(photo by Tabitha Bird)
"Feeling unpopular as a child gets one in shape for serious writing.
Misfits spend a lot of time alone. Future writers use that time to make up imaginary playmates.
As outsiders, the develop a habit of observing others.
And being rejected by other kids
not only fills young authors-to-be with grievances in need of redress
but it gets them used to being disliked.
That puts them in a very strong artistic position.
Putting people off feels like business as usual."
~ Ralph Keys (The Courage to Write)
People have often told me I am intuitive. Now you know why.
I've spent a great portion of my life observing. After a while I was actually surprised if I fitted in. The edge of the group became so familiar.

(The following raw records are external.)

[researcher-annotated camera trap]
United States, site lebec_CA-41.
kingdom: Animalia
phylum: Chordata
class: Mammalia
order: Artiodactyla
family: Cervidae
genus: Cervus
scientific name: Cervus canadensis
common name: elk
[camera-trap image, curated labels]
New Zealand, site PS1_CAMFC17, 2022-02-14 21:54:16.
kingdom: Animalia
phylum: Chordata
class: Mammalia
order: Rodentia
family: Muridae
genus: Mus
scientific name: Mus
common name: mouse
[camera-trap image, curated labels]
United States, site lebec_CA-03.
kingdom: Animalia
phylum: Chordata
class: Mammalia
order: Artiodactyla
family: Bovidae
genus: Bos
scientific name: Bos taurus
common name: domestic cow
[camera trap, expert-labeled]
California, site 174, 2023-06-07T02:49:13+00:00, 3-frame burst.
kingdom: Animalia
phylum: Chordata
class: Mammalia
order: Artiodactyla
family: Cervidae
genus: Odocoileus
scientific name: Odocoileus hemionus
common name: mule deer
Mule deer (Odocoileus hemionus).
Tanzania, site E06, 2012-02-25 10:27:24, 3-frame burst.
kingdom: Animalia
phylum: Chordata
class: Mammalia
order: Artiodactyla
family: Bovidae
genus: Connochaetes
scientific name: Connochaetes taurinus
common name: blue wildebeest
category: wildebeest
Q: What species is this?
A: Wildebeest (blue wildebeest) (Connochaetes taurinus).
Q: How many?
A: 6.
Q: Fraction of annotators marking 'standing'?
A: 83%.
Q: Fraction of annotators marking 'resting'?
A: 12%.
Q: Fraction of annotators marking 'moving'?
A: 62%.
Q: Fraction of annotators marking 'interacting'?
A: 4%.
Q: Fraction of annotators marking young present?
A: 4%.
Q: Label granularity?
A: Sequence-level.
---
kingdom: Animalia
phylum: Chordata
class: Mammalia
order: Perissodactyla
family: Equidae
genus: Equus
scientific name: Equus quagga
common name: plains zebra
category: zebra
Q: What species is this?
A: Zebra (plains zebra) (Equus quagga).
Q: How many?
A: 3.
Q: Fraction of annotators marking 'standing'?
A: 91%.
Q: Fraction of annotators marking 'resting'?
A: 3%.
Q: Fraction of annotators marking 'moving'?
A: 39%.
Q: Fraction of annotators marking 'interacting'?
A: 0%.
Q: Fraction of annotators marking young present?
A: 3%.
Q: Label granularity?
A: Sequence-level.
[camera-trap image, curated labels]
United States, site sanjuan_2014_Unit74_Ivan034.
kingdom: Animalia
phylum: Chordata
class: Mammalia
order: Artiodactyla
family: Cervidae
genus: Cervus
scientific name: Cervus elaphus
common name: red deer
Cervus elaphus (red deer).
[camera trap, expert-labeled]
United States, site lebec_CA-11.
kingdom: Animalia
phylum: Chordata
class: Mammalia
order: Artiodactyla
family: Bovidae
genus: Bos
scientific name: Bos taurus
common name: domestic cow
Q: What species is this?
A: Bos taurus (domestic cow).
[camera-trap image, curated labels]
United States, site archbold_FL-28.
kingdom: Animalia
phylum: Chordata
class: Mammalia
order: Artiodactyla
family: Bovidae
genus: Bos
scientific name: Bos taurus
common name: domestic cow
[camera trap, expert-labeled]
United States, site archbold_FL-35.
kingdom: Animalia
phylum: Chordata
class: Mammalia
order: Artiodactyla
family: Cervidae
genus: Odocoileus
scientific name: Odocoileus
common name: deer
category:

Here's the thing, I've spent so much of my childhood and adulthood being alone that doing things my own way has become second nature. Being unpopular doesn't scare me since it's not really an issue to begin with. I'm already firmly camped on that ground.
It's not that I don't want to belong, I do. But since I often find myself on the outside of things I'm left to take creative risks with my life that don't carry with them debilitating fear of ostracising myself from others. I am left to be myself in my words, in my writing and in my living. It has served me well. The more time I spend with me the more I find out about who Tab is and what she really wants to say.
I highly recommend a bout of loneliness for sheer honesty in your writing. Get with you and find out what makes you tick. Find out what you would say if no one else was a round and then... say it.
In my humble little opinion readers appreciate the authentic writer. Eventually I've found myself surround by others who live as though no one else is watching. There's freedom in that. I get to be myself. They get to be themselves. And suddenly I have a friend, perhaps two or three who don't need to take the social temperature of everyone around them before they speak... or in the case of a writer, before they put words on paper.
What about you? Am I the only loner out there?